ÉPOCA – Na gastronomia francesa há o estereótipo de um chef bravo, temido pela equipe. Como é o ambiente de sua cozinha?
  • Ducasse – Em uma cozinha, temos um grande rigor na organização, seja com cinco ou 100 pessoas. Em Paris eu tenho 100, em Mônaco a mesma coisa. No meu bistrô, são sete. Mas o rigor e a disciplina se aplicam da mesma forma. Há uma hierarquia que tem de ser respeitada.

ÉPOCA – O senhor já invejou algum chefe?
  • Ducasse – Todos que são melhores do que eu. Mas os observo e espero alcançá-los.  


ÉPOCA – Algum ingrediente não entra em sua cozinha?
  • Ducasse – Acho que a canela é o único ingrediente de que eu não gosto. Ela é usada excessivamente, e só gosto de sentir seu cheiro de forma muito delicada. 

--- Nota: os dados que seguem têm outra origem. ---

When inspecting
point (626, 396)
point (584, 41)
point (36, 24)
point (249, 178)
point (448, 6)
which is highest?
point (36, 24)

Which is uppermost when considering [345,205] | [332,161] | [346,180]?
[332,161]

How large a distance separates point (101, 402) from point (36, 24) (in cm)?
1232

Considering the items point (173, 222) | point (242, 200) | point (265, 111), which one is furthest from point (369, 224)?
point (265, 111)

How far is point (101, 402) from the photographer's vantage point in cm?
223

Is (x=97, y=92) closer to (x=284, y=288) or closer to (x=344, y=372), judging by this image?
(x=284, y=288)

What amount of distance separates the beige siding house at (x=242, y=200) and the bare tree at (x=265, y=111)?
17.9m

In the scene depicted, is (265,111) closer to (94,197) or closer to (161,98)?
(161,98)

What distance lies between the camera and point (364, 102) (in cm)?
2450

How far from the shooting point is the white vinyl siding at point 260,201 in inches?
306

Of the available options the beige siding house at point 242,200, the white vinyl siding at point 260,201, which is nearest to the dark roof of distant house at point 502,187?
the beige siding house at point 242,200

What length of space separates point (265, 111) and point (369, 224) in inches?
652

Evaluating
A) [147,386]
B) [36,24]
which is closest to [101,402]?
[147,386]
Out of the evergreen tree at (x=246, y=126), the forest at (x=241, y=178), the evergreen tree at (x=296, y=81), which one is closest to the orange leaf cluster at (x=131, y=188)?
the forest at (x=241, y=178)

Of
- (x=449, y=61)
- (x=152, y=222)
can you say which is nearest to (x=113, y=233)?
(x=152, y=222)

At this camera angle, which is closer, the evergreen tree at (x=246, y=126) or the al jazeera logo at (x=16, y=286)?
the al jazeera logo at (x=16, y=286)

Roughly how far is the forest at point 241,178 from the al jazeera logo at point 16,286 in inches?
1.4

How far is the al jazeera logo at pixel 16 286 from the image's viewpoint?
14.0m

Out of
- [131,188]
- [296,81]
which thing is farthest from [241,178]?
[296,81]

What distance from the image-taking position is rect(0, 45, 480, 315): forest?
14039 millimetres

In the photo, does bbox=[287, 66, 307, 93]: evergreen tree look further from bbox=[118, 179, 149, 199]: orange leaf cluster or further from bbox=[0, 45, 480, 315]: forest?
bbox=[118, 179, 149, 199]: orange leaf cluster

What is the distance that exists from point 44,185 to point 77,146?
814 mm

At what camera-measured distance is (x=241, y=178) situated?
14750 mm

ÉPOCA – O senhor dá muita ênfase à escolha dos ingredientes?
  • Ducasse – Naturalmente. Em qualquer lugar do mundo, essa é a base da minha cozinha. Vou resumir para ficar claro: 60% da boa gastronomia é a escolha do produto, 35% o bom domínio profissional e 5% talento. E não se tem talento todos os dias. Se você tiver os 95%, já é ótimo. O talento é a pincelada final.  

ÉPOCA – A alta gastronomia é muito influenciada pela culinária europeia. Como podemos ter uma escola de gastronomia no Brasil se não temos acesso aos mesmos ingredientes que os europeus?
  • Ducasse – Dos ingredientes, temos de aprender a técnica. E ela se aplica a produtos brasileiros, africanos ou asiáticos. A forma de cortar, temperar, cozinhar – tudo isso é crucial. Os produtos são locais, mas a técnica é universal. Ensinar isso aos mais jovens é uma das minhas maiores ambi-ções.  

ÉPOCA – O que o senhor observa ao ver um jovem chef trabalhando?
  • Ducasse – Os olhos. Busco ver se há paixão. Sem ela, não se pode ir longe.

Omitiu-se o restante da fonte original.